Returning the response
Finally, you can send to the user the response he is waiting for. Depending on the service you are using, it might be either responding to the request you received or a new call to make. The second options is more flexible as it will allow you to send back more than one message for example.
Understanding how a bot works, knowing its abilities and limitations, is crucial when planning to work on one. Integrating in your project the existing tools is a first technical challenge, but it is only one face of the job. Designing the right service, by picking tools carefully and orchestrating them in a meaningful way, is at least equally challenging.

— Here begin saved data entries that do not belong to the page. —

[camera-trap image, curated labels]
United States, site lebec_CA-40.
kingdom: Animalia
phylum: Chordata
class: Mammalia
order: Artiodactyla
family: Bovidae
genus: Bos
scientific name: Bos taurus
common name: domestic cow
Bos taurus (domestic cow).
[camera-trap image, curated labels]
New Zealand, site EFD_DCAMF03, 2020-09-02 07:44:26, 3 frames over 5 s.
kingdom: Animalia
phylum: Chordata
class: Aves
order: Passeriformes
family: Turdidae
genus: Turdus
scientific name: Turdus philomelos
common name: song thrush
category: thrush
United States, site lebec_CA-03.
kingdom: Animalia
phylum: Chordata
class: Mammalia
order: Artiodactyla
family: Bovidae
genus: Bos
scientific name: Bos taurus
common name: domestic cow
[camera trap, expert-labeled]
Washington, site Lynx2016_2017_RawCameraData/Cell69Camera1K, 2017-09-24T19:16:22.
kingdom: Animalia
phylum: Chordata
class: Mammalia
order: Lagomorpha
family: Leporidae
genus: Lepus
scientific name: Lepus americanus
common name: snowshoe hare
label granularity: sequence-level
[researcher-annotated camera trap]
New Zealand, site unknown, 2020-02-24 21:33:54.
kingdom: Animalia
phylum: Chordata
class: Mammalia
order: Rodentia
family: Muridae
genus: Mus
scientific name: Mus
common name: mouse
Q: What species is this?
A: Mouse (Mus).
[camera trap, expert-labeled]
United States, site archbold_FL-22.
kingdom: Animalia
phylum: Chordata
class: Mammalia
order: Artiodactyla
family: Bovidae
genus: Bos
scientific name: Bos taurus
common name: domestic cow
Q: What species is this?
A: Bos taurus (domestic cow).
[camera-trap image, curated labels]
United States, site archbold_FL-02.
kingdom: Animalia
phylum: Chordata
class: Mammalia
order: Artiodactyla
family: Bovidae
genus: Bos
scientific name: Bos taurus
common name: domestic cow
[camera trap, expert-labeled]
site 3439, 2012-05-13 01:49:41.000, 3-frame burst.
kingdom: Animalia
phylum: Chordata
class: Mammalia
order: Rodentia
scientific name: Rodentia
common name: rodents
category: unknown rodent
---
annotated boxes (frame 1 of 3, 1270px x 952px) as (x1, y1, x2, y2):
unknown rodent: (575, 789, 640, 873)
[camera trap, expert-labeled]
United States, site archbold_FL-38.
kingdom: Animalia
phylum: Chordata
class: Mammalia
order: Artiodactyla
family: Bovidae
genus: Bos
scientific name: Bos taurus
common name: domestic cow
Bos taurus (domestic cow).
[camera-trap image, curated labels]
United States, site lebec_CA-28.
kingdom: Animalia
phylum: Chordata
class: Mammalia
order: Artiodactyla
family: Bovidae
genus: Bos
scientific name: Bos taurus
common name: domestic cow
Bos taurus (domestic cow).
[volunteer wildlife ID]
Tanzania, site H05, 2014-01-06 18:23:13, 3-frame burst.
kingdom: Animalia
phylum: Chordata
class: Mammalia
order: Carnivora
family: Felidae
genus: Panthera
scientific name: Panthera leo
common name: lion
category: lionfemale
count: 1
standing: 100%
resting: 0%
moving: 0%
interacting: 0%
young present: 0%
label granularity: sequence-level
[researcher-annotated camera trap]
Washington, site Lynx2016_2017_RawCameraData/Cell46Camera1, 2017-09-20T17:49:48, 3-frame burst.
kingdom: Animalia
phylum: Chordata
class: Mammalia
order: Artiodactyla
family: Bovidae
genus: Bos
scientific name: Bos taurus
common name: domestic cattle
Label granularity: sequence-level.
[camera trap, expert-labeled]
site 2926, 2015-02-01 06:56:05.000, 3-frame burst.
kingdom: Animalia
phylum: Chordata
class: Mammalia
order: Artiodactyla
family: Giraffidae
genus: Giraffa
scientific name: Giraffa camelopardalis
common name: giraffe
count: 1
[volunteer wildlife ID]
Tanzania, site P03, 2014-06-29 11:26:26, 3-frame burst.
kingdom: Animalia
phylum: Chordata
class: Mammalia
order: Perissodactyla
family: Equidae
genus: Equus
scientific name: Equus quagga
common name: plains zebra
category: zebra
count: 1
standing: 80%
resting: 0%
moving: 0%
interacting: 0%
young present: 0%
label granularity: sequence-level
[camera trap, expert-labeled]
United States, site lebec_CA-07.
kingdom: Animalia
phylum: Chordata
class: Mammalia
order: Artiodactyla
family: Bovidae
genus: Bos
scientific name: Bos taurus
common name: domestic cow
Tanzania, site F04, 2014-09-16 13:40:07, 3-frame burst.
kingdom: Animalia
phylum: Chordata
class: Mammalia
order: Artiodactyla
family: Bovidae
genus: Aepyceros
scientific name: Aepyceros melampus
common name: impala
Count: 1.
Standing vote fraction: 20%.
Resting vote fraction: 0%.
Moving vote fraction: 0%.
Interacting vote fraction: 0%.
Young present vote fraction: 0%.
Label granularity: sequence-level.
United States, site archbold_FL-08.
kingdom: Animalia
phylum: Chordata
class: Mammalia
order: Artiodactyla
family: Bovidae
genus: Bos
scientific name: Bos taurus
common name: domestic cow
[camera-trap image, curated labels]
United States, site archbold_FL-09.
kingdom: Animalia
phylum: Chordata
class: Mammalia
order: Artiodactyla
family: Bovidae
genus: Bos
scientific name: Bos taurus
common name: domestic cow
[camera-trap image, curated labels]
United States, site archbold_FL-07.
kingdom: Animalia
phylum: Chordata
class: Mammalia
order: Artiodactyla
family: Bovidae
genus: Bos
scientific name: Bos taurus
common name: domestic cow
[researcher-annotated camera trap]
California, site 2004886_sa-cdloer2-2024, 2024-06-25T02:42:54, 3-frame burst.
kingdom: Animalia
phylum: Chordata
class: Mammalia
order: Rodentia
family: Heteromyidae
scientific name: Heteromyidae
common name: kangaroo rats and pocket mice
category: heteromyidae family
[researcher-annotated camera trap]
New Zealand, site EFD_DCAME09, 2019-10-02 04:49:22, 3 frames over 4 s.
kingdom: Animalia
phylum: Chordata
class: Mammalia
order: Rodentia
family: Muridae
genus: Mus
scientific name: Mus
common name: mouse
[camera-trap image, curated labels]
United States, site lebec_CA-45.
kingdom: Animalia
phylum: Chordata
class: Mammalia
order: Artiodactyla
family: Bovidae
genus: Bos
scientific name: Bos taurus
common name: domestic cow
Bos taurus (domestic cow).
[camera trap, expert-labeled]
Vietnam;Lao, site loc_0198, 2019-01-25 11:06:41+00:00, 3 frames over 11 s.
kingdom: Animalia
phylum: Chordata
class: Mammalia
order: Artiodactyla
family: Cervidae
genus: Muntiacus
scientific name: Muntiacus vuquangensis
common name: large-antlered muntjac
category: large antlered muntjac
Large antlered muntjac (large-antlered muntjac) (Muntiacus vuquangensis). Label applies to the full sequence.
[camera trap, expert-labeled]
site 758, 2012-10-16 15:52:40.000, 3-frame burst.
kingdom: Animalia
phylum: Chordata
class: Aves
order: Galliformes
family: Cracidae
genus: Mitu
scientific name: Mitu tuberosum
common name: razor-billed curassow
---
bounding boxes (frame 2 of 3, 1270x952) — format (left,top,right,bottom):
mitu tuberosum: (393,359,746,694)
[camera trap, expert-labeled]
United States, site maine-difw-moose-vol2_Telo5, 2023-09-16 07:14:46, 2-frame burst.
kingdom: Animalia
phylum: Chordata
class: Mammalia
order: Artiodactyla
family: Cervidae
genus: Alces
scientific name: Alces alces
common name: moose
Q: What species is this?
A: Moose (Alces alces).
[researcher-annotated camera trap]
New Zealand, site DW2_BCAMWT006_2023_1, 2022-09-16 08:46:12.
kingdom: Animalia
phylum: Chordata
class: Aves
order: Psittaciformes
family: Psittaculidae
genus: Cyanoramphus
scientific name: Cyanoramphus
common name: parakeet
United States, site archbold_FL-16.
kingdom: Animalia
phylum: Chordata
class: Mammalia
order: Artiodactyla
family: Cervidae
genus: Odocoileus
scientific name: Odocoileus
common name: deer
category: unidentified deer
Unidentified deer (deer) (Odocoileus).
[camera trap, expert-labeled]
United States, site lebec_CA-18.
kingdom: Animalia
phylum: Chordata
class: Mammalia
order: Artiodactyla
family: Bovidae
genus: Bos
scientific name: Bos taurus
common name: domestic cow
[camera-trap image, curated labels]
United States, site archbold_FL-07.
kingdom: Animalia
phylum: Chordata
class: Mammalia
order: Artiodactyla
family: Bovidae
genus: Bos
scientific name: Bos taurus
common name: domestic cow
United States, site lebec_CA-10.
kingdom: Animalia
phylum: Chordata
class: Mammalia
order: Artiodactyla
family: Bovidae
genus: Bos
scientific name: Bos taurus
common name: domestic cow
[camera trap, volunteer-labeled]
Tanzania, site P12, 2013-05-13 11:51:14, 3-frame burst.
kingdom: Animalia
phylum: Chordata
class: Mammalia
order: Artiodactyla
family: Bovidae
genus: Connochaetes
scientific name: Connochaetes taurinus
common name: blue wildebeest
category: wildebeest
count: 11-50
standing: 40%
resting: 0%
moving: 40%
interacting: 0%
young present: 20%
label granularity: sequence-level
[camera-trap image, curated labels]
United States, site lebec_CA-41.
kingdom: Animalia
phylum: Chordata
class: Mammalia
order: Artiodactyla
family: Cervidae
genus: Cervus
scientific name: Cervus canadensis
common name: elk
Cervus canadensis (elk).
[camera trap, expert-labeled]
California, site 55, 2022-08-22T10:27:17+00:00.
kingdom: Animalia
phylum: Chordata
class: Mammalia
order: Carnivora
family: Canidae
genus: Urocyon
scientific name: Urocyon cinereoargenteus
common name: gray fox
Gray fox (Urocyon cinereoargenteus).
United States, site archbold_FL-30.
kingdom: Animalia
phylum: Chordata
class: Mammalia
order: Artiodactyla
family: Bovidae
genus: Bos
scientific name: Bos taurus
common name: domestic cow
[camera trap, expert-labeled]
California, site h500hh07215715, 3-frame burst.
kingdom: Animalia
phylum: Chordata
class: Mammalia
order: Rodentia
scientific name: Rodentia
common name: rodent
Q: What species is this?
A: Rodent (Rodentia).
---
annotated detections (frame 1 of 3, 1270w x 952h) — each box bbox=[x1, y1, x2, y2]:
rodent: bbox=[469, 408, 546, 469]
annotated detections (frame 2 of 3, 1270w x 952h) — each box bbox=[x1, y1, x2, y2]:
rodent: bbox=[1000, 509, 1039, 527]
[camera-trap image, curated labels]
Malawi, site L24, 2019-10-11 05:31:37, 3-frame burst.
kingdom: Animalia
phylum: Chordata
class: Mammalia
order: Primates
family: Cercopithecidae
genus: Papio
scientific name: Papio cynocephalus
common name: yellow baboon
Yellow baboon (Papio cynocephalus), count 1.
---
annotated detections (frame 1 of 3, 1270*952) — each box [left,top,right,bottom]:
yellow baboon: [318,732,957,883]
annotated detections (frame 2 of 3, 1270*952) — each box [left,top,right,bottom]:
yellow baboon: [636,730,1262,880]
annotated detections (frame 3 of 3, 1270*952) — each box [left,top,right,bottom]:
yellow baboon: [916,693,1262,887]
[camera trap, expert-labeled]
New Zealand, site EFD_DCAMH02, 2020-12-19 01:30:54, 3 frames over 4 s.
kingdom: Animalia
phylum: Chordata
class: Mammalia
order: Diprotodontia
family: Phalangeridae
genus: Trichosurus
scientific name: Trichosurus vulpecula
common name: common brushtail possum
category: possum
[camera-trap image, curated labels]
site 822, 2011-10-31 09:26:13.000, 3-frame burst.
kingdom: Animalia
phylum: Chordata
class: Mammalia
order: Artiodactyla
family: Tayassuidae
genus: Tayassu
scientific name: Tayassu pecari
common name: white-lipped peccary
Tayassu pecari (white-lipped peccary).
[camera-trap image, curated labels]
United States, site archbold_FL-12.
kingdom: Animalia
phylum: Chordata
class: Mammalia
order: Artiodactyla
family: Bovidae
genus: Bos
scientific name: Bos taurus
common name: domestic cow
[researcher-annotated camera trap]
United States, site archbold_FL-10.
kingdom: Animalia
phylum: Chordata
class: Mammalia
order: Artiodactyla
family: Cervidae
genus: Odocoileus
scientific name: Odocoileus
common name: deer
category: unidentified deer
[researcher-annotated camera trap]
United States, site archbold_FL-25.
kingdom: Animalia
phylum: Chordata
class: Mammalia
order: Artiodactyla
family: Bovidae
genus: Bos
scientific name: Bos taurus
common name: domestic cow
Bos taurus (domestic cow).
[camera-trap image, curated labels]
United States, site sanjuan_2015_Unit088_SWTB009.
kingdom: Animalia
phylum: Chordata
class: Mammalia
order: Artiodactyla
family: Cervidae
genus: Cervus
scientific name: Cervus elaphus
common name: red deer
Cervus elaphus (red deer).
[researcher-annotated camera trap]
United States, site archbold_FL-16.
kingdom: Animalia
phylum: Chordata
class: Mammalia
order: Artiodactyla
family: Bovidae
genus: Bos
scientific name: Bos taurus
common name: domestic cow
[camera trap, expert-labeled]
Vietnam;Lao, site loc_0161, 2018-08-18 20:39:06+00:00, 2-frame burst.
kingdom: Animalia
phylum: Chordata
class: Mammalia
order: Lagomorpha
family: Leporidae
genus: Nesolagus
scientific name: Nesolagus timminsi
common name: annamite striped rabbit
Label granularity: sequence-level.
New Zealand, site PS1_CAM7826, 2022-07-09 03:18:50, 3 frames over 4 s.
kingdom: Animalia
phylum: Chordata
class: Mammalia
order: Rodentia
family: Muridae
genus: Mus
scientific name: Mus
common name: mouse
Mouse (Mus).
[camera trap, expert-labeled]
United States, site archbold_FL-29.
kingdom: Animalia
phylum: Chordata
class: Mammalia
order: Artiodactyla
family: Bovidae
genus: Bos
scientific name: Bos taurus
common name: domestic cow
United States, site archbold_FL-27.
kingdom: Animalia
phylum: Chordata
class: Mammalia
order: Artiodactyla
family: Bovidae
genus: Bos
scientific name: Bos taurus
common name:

On one side, bots benefit from an immediate availability on every platform, with no need for installation. They come thus as a great answer to app fatigue. On the other side, they are not suitable for all situations, and will not replace applications. They should rather be seen as a way to complete the range of services you can offer your users.
Today we hence envision successful bots, either as technical breakthroughs, or as cleverly designed, app completing, services. The first category requires months of work for an AI research team, the second a savvy and creative PM / developer duo. Pick your side.